September 25, 2017
By Roger Kearney, Courtesy of Arizona Archeaology Society – Desert Foothills Chapter
PhD Aaron Wright to Discuss Lower Gila River Hohokam and Patayan Cultures
The October 11, 2017 meeting of the Arizona Archaeology Society – Desert Foothills Chapter (AAS-DFC) will feature a presentation by Tucson preservation archaeologist PhD Aaron Wright. Aaron’s research is currently focused on the Hohokam and Patayan traditions in southwestern Arizona. He is specifically interested in the cultural landscape of the lower Gila River, which is renowned for a unique mixture of Patayan and Hohokam settlements, dense galleries of world-class rock art, and numerous enigmatic geoglyphs. Wright is the lead researcher on his Archaeology Southwest’s long-term goal of establishing a Great Bend of the Gila National Monument.
The public is invited to the meeting at no charge. Refreshments available at 7:00 p.m. and the meeting begins at 7:30 p.m. Meetings usually end by 9 p.m. The meeting will be held in the community room (Maitland Hall) at The Good Shepard of the Hills Episcopal Church, 6502 East Cave Creek Road, Cave Creek, AZ 85331 (near the Dairy Queen).
About the Presentation
Wright’s presentation is entitled The Western Range of the Red-on-Buff Culture, Redux. Prehistoric Southwestern Arizona is the interface between Patayan and Hohokam material culture and settlement patterns. Presumably, the ways-of-life that are tied to each of those traditions. Still, the western frontier of the Hohokam World remains little studied and therefore poorly defined. This presentation reviews the history of research on this topic revisiting the development and eventual demise of primary Hohokam villages along the lower Gila River.

> [PROBLEM DETAILS]: In the meeting announcement, can you rewrite the paragraph beginning "The public is invited" as a short list that keeps its main facts?

> [COLLECTED DATA]:
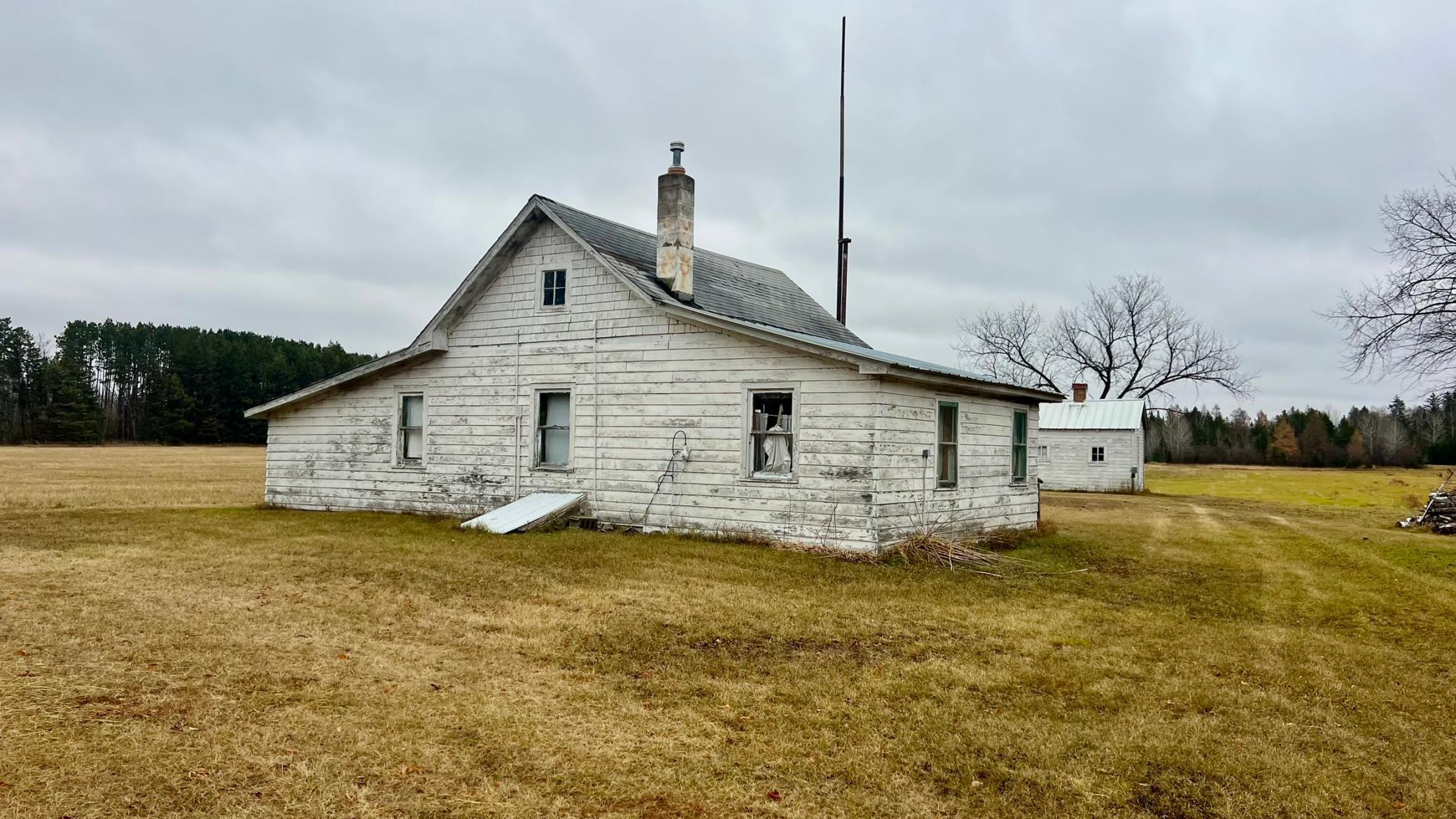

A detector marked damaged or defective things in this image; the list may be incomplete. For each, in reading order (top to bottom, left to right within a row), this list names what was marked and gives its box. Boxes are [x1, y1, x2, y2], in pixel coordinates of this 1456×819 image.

> [ANSWER]:
- Open to the public, free of charge
- Refreshments at 7:00 p.m.
- Meeting starts at 7:30 p.m. and usually ends by 9 p.m.
- Location: community room (Maitland Hall), The Good Shepard of the Hills Episcopal Church, 6502 East Cave Creek Road, Cave Creek, AZ 85331, near the Dairy Queen